From the Winter 1952 issue of the Collins Signal magazine.

DURING NOVEMBER, scientists of Collins Radio Company and the National Bureau of Standards used the moon as a giant reflector to bounce ultra-high frequency signals part way across the country.

The earth distance involved in the experiments was about 800 miles (from Cedar Rapids, Iowa, to Sterling, Virginia) but theoretically the signal could have been relayed between any two observers able to “see” (astronomically) the moon at the same time. Thus, the experiments indicate the feasibility of using the moon as a natural relay station for radio communication between two distant points on the earth's surface.

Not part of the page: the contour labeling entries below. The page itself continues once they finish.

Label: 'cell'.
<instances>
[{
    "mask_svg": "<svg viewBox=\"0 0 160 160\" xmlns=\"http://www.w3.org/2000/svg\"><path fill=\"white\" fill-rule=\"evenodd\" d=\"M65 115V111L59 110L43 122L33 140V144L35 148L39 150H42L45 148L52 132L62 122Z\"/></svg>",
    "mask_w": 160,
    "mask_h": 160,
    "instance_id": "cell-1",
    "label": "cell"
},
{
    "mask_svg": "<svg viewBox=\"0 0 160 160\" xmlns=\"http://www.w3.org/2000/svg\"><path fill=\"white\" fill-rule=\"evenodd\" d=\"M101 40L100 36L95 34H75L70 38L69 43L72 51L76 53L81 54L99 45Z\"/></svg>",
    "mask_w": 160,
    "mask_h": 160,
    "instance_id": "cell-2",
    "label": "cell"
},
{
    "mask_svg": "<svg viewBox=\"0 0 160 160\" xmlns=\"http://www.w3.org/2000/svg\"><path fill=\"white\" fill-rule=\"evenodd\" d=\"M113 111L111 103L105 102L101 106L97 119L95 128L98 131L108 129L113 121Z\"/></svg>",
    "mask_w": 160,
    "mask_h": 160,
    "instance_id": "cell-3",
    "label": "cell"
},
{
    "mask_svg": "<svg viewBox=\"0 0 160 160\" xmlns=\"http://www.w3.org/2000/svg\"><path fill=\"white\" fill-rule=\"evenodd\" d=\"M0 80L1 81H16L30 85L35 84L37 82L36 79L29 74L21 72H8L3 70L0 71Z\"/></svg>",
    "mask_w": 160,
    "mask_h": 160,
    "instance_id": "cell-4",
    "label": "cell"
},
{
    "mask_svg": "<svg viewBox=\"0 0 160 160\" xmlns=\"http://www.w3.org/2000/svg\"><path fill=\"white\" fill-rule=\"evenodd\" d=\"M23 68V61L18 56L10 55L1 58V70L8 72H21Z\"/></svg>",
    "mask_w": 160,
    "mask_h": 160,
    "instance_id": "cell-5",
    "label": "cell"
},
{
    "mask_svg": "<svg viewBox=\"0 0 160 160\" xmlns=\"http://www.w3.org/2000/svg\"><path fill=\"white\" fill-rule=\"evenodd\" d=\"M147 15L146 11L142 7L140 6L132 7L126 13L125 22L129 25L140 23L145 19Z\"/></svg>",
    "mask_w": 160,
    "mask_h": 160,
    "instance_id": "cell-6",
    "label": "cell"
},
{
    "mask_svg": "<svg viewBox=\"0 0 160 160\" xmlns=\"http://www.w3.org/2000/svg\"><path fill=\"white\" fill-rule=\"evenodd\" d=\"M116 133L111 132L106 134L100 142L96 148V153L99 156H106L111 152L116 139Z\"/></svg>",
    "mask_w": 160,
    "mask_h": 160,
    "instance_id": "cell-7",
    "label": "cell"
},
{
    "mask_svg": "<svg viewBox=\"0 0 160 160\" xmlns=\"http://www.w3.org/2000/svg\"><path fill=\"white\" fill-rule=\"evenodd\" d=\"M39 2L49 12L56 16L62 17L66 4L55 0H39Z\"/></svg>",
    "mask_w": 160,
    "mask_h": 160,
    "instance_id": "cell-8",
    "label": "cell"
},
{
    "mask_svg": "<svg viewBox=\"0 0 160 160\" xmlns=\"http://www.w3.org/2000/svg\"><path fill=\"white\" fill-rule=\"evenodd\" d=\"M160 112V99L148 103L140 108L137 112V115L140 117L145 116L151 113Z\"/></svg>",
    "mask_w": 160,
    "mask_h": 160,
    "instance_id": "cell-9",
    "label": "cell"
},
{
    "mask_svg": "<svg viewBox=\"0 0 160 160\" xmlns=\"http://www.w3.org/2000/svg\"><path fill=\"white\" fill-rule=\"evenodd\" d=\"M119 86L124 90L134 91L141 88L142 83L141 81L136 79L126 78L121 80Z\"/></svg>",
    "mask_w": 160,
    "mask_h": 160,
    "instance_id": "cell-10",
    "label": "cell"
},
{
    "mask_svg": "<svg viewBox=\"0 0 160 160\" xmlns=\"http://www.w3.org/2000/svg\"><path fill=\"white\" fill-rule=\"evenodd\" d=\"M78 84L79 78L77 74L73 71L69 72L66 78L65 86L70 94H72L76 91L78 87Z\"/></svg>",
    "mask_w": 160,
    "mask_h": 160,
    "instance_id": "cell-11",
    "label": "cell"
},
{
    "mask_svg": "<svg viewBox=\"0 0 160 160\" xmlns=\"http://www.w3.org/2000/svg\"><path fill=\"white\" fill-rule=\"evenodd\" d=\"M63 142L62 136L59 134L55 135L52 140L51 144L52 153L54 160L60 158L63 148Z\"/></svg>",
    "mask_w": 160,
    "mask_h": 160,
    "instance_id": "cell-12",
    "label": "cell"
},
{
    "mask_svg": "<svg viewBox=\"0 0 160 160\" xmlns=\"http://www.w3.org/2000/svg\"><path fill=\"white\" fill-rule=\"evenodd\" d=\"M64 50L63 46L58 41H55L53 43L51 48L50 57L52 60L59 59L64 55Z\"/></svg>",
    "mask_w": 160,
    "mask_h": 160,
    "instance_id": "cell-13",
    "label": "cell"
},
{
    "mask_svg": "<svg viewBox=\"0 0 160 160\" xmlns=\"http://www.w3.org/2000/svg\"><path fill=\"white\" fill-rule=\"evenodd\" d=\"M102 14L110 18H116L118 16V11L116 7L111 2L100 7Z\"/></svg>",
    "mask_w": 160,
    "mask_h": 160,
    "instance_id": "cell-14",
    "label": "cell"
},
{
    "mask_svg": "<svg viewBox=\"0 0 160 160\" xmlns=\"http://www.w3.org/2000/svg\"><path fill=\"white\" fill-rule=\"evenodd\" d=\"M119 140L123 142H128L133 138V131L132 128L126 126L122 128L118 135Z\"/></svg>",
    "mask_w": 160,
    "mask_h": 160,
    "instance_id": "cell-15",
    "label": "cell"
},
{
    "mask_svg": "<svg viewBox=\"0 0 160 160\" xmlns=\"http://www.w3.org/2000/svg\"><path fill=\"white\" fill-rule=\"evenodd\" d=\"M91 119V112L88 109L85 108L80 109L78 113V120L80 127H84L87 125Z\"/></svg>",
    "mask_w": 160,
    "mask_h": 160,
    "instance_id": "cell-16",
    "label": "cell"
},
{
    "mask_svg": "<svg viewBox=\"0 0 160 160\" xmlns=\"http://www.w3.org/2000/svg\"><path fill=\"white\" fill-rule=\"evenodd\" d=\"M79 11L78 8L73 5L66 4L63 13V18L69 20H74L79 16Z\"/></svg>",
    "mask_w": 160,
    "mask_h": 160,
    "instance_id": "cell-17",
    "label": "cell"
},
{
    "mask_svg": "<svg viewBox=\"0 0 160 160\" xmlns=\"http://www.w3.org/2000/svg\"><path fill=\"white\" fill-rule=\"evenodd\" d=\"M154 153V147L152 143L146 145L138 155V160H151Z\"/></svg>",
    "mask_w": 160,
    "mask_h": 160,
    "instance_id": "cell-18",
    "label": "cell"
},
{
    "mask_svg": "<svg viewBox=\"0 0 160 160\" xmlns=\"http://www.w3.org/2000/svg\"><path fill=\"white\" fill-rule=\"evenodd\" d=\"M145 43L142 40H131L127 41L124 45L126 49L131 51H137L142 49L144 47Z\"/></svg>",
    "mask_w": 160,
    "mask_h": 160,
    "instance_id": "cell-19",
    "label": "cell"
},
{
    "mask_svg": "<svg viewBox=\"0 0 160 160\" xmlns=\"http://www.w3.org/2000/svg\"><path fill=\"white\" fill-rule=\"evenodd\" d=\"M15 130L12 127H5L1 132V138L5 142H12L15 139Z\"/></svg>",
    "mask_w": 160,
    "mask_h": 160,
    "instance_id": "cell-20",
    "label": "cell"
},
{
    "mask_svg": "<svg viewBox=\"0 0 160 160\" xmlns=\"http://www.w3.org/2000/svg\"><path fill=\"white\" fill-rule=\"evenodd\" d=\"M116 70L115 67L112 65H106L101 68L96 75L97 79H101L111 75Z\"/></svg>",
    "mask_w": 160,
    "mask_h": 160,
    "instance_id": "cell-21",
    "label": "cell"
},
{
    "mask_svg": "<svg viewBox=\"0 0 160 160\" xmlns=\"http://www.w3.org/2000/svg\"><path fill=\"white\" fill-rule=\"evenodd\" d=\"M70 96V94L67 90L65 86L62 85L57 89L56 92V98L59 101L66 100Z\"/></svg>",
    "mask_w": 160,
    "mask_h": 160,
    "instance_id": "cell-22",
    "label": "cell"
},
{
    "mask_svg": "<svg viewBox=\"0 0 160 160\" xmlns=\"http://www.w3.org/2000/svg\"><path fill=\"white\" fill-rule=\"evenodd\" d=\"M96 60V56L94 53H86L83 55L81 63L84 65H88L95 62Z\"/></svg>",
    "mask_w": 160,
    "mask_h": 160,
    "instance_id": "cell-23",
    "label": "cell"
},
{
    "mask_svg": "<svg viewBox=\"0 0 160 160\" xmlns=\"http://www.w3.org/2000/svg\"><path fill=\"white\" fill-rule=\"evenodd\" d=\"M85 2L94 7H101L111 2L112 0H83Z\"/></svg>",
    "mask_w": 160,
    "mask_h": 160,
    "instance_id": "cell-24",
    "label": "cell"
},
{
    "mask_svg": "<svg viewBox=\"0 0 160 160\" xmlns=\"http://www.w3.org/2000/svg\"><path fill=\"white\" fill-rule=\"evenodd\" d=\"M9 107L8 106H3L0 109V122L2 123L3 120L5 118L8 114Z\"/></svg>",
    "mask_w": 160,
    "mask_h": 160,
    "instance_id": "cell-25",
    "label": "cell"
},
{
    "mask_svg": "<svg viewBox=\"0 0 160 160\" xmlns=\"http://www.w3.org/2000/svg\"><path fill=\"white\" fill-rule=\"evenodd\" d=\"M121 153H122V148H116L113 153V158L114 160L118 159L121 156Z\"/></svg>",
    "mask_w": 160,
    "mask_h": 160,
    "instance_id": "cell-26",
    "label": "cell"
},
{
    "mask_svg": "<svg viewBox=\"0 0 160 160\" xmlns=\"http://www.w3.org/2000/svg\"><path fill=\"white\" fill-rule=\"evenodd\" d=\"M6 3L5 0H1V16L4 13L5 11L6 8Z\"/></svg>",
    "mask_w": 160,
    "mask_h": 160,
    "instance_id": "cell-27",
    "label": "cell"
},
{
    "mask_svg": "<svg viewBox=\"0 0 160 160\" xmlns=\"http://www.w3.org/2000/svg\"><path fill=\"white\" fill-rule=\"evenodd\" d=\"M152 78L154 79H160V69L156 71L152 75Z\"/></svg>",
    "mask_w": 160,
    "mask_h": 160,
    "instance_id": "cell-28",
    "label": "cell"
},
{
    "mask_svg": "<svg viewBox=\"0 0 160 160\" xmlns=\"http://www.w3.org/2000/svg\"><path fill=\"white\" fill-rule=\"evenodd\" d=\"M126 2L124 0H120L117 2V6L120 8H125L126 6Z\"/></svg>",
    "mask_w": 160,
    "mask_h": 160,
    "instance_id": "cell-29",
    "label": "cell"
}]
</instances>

On two occasions when the position of the moon was favorable, Collins and NBS scientists aimed antennas at the moon. Using a 20-kilowatt transmitter with power generated by an ultrahigh frequency experimental radio tube (a Resnatron), Collins scientists sent up a 418-megacycle coded signal from the Cedar Rapids laboratories. The moon served as a natural reflector to return an infinitesimal amount of radio energy to the NBS field station at Sterling, Virginia. The time interval for the one-half million miles from earth to moon to earth was two and one-half seconds.

NBS scientists recorded the coded signal on a magnetic tape. Decoding revealed its message had been heard in the vicinity before. It was the same historic message, “What hath God wrought!” used by Samuel Morse on May 24, 1844, over his new telegraph line from Washington to Baltimore.

The first radio contact with the moon was made nearly six years ago by the U.S. Army Signal Corps at Belmar, New Jersey. The Signal Corps 100-megacycle signal sent by a modified war surplus radar set was received at the transmitting site. Again in 1950 an Australian group obtained moon echoes on 20 megacycles using equipment and techniques normally employed for the London-Australia shortwave broadcast service. The Collins-NBS experiment is the first use of ultrahigh frequencies for the purpose, and the first to send a long distance message via the moon.

The 75-foot “tapered wave guide” antenna shown above at Collins Aeronautical Laboratory “funneled” the radio signals to the moon

Use of this method as means of practical point-to-point communication on the earth is only speculative, awaiting further investigation of the constancy of the signal and other possible effects not fully understood at the present time. Such investigation may reveal more information about the moon's reflecting surface and the effect of its motion upon the reflected wave. But if practical use could be made of the moon as a reflector, it would provide a means of extending communication on the ultra-high frequency band well beyond the horizon which now limits the range because of the quasi-optical (line of sight) propagation of these frequencies.

Specially constructed for the experiments was a 75-foot “tapered wave guide horn” antenna, installed at Collins laboratories at the Cedar Rapids municipal airport. Shaped like a huge funnel, the antenna directed the radio signals at the moon. On the trip back to earth the signals were received by a 30-foot parabolic reflector at the NBS field station.

The Resnatron tube, whose development has been pioneered at Collins, (it originated at the University of California), is probably the only type of tube which can be used at the ultra-high frequencies to provide the necessary amount of power on a continuous basis. Other tubes could provide sufficient power only on a pulse basis (in short bursts). Cooled by a liquid system, the Resnatron dissipates the large amount of heat built up by the high power output. Without such a coolant, the average pulse tube has a very low power level.